**Required work:**
Each line of the listing below that includes "United" must be copied.

**Task material:**

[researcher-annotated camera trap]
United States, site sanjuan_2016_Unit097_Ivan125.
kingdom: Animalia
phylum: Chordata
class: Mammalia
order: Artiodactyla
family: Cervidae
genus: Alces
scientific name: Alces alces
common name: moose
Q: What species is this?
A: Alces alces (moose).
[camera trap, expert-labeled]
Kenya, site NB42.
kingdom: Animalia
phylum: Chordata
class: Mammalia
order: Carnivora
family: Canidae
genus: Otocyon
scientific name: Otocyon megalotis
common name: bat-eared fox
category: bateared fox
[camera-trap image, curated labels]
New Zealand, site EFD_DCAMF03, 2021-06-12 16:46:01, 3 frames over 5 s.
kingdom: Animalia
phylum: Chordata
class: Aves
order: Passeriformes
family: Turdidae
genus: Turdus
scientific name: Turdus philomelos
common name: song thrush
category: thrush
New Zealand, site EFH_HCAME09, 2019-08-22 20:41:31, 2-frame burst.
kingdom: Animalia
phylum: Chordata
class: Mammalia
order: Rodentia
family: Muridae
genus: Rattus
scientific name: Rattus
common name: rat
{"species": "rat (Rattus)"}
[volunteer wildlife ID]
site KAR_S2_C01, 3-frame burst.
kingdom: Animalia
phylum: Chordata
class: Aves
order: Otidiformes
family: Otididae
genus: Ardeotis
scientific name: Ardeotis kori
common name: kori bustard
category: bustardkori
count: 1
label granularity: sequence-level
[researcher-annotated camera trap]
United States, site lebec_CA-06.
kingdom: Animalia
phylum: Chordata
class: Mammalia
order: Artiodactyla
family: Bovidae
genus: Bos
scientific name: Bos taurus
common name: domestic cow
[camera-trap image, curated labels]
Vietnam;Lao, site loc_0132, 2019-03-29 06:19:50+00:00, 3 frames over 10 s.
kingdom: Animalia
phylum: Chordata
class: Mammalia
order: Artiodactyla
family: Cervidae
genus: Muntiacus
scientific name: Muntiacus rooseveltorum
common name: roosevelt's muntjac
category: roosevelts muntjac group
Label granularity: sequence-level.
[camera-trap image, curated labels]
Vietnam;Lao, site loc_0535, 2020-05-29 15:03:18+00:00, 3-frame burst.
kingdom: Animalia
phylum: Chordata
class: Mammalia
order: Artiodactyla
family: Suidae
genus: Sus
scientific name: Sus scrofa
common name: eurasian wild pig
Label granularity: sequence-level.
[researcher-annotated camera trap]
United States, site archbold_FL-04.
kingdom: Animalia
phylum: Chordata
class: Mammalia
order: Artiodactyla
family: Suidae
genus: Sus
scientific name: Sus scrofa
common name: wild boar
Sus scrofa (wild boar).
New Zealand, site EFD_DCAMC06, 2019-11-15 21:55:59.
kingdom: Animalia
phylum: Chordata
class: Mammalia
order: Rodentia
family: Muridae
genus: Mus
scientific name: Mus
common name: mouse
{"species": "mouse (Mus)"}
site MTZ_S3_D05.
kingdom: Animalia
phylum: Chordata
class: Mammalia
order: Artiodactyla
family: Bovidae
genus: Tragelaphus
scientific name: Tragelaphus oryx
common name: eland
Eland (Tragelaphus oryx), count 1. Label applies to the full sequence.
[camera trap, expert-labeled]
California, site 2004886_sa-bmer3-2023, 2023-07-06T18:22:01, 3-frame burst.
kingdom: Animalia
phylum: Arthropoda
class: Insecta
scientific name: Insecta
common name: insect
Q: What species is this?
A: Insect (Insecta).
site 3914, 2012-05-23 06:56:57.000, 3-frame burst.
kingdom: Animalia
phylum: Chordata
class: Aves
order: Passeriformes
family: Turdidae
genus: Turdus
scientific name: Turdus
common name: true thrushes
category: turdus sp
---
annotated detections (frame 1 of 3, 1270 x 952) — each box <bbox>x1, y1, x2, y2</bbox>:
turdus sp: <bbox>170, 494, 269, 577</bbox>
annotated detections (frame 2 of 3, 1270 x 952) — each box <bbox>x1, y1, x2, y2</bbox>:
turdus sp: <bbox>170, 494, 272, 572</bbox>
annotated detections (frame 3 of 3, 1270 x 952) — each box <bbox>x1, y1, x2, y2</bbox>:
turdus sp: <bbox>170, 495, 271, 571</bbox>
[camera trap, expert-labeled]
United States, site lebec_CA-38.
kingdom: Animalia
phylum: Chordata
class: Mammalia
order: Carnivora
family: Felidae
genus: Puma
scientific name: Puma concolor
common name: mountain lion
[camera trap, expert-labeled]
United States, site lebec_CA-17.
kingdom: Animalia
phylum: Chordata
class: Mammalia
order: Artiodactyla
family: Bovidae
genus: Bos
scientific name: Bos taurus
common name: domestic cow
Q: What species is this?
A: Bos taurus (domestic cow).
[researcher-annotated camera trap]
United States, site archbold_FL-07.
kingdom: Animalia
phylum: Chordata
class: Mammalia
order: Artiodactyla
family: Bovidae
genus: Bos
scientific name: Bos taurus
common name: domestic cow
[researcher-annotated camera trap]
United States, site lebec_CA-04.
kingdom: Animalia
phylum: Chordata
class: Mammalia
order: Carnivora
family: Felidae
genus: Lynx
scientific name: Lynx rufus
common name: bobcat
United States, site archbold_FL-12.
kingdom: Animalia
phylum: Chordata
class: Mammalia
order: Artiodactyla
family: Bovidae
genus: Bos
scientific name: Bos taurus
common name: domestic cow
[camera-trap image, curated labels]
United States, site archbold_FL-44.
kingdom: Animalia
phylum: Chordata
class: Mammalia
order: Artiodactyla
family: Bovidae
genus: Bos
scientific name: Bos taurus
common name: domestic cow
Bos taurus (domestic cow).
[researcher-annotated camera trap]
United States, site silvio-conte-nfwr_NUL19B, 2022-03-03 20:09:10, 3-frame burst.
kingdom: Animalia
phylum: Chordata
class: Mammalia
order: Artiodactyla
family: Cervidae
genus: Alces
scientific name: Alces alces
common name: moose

**Worked solution:**
United States, site sanjuan_2016_Unit097_Ivan125.
United States, site lebec_CA-06.
United States, site archbold_FL-04.
United States, site lebec_CA-38.
United States, site lebec_CA-17.
United States, site archbold_FL-07.
United States, site lebec_CA-04.
United States, site archbold_FL-12.
United States, site archbold_FL-44.
United States, site silvio-conte-nfwr_NUL19B, 2022-03-03 20:09:10, 3-frame burst.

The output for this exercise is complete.